Power Court Stadium
- Interactive map of Power Court Stadium
- Full name: Power Court Stadium
- Location: Power Court Luton, Bedfordshire LU1 3XL
- Coordinates: 51°52′45″N 0°24′28″W﻿ / ﻿51.879224°N 0.407760°W
- Owner: Luton Town
- Operator: Luton Town
- Capacity: 25,000
- Surface: Grass
- Public transit: Luton

Construction
- Groundbreaking: 2026
- Built: 2026–present
- Opened: 2028 (planned)
- Cost: £100m
- Architects: AECOM
- Builder: Capital Sky
- Project manager: Tom Moroney
- Structural engineer: AKT II
- Main contractor: Limak International

= Power Court Stadium =

Under construction football stadium in Luton, England

Power Court Stadium is a football stadium under construction in Luton, Bedfordshire, that will become the home ground for Luton Town ahead of the 2028–29 season, replacing Kenilworth Road, the club's home since 1905.

Power Court is the site of the former Luton power station, which closed in 1969. It is intended that the new stadium will be part of a new mixed-use development in the centre of Luton containing housing, a hotel and a music venue.

==History==
Luton Town has played at their current ground, Kenilworth Road, since 1905 having been forced to find a ground at short notice following the sale of their previous Dunstable Road home in which the club played between 1897 and 1905. The club had sought to move away from Kenilworth Road from 1955, the year it won promotion to the First Division for the first time. At that point, the ground was considered small compared to those of their contemporary First and Second Division clubs, and its location along a main road and train line made significant redevelopment difficult.

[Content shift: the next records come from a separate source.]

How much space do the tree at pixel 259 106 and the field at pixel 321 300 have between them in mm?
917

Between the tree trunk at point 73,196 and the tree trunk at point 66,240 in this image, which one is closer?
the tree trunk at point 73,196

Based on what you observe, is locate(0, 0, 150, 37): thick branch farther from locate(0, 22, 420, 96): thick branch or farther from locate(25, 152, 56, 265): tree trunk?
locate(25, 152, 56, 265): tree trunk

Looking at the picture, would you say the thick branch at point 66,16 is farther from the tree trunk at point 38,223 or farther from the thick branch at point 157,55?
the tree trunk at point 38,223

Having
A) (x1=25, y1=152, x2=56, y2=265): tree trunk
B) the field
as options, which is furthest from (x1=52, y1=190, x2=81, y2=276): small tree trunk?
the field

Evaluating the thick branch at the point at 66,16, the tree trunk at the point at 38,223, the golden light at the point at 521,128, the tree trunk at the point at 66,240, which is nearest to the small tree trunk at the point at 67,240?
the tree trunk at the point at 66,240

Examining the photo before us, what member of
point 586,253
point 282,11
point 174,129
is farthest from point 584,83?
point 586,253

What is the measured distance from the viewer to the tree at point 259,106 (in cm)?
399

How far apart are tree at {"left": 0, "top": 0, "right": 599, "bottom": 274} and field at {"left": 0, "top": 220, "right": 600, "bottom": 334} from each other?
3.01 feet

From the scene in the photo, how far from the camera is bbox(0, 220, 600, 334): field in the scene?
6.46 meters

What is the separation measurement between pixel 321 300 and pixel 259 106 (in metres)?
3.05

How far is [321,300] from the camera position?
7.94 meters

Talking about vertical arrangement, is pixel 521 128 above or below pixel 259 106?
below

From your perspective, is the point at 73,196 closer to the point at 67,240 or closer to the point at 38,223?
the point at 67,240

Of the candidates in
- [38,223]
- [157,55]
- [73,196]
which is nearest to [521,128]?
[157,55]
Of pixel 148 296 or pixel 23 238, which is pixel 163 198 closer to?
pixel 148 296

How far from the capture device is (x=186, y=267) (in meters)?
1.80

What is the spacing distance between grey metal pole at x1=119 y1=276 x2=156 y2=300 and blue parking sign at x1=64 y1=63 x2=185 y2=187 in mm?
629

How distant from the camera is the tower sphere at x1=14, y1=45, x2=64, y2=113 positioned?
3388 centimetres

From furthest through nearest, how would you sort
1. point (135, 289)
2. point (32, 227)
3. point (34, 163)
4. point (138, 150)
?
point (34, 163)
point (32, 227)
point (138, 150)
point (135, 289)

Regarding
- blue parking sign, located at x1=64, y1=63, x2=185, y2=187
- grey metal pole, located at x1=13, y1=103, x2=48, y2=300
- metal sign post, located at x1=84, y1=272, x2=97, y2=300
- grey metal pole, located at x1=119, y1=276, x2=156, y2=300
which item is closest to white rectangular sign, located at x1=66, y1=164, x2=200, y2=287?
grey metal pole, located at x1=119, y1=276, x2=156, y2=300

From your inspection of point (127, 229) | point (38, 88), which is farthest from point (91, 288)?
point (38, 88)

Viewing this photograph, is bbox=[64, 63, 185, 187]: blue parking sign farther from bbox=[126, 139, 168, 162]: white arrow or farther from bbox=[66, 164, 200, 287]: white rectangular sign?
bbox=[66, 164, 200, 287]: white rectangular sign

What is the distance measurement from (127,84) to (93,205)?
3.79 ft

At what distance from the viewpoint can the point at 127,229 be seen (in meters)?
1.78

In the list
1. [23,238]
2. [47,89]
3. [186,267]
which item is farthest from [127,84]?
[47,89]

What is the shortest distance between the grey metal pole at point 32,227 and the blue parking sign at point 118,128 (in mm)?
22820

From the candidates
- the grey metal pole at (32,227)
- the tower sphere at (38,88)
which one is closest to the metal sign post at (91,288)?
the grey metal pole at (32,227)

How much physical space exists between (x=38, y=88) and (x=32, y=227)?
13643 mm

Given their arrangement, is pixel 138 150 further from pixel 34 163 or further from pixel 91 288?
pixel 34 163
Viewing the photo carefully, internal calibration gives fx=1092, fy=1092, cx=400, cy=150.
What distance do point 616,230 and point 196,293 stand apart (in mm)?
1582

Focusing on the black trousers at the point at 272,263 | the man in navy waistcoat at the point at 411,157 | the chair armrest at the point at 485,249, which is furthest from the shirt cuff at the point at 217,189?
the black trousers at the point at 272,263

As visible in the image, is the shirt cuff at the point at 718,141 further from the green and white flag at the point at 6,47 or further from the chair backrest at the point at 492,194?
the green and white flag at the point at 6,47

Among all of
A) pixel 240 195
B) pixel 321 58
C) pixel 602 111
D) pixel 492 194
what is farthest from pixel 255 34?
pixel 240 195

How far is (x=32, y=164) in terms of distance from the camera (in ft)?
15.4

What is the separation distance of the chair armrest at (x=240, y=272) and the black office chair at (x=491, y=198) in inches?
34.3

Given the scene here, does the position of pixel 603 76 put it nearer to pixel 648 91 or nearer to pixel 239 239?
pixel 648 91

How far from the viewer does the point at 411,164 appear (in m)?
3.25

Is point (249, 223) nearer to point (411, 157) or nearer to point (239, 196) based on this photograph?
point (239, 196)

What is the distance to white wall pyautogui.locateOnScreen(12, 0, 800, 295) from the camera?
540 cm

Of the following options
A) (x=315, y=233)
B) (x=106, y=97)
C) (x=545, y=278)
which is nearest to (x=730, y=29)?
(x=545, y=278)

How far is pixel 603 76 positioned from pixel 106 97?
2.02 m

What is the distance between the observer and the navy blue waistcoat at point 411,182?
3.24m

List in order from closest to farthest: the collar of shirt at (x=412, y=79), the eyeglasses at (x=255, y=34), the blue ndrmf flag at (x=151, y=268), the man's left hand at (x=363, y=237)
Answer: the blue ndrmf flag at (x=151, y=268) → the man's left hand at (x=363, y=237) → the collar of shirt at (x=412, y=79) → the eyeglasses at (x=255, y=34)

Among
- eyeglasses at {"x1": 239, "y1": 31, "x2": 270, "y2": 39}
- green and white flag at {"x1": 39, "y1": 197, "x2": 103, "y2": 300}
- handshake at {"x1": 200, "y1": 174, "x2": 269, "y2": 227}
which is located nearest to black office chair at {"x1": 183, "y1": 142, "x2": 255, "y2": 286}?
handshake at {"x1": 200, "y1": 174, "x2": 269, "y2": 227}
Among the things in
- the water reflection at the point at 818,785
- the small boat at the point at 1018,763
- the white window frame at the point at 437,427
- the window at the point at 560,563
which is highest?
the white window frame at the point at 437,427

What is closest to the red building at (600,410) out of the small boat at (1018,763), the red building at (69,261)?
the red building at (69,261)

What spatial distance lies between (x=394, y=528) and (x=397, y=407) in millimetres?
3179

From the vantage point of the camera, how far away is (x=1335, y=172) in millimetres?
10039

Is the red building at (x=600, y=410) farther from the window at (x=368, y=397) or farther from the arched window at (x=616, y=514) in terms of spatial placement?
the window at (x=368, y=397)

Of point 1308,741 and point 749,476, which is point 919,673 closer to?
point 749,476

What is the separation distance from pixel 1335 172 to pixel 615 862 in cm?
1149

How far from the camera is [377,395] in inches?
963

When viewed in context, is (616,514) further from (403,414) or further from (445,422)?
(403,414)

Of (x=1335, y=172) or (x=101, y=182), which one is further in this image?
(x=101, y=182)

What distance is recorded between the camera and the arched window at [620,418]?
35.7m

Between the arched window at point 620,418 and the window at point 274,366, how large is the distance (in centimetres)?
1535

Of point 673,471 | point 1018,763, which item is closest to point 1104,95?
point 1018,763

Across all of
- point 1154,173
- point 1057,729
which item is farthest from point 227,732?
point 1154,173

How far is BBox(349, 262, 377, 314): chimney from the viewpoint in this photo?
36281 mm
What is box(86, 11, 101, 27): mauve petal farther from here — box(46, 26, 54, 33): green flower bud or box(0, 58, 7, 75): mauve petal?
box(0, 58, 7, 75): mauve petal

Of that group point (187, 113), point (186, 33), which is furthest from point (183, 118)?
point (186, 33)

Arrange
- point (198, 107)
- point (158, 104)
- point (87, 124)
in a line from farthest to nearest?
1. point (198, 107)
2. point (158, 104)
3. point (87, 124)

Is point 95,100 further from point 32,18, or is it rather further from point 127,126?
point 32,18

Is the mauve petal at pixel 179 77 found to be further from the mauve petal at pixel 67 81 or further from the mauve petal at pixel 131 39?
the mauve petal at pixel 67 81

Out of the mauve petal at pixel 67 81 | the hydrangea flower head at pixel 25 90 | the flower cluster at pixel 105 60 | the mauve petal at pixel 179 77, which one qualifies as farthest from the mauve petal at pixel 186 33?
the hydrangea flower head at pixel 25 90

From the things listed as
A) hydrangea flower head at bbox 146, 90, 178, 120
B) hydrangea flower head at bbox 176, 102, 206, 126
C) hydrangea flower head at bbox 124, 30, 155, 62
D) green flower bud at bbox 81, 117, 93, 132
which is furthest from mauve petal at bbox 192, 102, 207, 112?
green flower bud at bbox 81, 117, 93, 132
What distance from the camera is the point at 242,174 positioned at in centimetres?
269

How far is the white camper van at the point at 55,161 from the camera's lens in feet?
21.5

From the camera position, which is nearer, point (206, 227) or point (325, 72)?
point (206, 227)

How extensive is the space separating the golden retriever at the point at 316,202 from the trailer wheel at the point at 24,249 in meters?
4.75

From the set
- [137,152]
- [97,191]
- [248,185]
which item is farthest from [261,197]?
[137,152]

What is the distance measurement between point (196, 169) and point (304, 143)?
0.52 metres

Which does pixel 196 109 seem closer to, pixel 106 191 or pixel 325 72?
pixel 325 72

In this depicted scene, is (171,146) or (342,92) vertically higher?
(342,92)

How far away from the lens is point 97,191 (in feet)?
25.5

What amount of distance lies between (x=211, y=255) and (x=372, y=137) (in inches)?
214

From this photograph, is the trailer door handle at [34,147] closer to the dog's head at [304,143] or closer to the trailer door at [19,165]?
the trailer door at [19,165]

The club made several attempts to relocate. Leaving Luton for the nearby new town of Milton Keynes in Buckinghamshire was unsuccessfully proposed several times, most notably in the 1980s. Since 1989, Kenilworth Road has been owned by Luton Borough Council, who leases the ground back to the club. A planning application for a new 20,000-seater indoor stadium, the "Kohlerdome" proposed by chairman David Kohler in 1995, was turned down by the Secretary of State in 1998, and Kohler left soon after. In 2007, the club's then-owners proposed a controversial plan to relocate to a site near Junction 12 of the M1 motorway, near the Bedfordshire villages of Harlington and Toddington. A planning application was made on the club's behalf by former chairman Cliff Bassett, but the application was withdrawn almost immediately following the club's takeover in 2008. In 2009, the club began an independent feasibility study to determine a viable location to move to.

The club did not rule out redeveloping Kenilworth Road and, in October 2012, entered talks to buy the stadium back from Luton Borough Council. By 2015, these plans had been dropped in favour of a move to a new location, with managing director Gary Sweet confirming that the club was in a position to "buy land, secure the best possible professional advice... and to see the [planning] application process through to the receipt of consent".

==Planning==
In April 2016, the club announced its intention to build and move into a 17,500-capacity stadium on the Power Court site in central Luton, the former site of Luton power station which operated between 1901 and 1969. Outline planning permission for this ground, with potential to expand to 23,000 seats, was granted by Luton Borough Council on 16 January 2019. In March 2021, the club announced that it intended to make a number of changes to the initial scheme to reflect changes caused by the COVID-19 pandemic, but that the capacity of the new stadium was still to be 23,000 and had a target opening date of 2024. This plan was revised in 2023, to delivering the first phase, a 19,500-capacity stadium by 2026, followed by the second phase which planned to see a further 4,000 safe standing seats added at a later date.

On 13 September 2024, the club submitted revised plans to Luton Borough Council for a 25,000-capacity stadium and at the time, planned for the stadium to open in time for the 2027–28 season. These plans were eventually approved on 16 December 2024.

On 30 April 2025, the club announced that Turkish contractor Limak International had joined the project. The firm is currently redeveloping Camp Nou, the home of FC Barcelona. Construction was expected to begin during the summer of 2025 with the new facility expected to hold its first competitive game at the start of the 2028–29 season retaining the planned capacity of 25,000. The club also stated Limak's involvement in constructing Power Court would ensure it is one of the most environmentally sustainable stadiums in the UK.

==Construction==
In January 2026, piling began onsite following 18 months of groundwork. Construction of the superstructure began in June 2026.

==Proposed features==
The stadium's four stands will be of varying height in a homage to Kenilworth Road.

A distinctive feature of the new stadium is the 'halo' floodlighting system which will be suspended above the pitch and is inspired by the straw boater hats historically manufactured in Luton.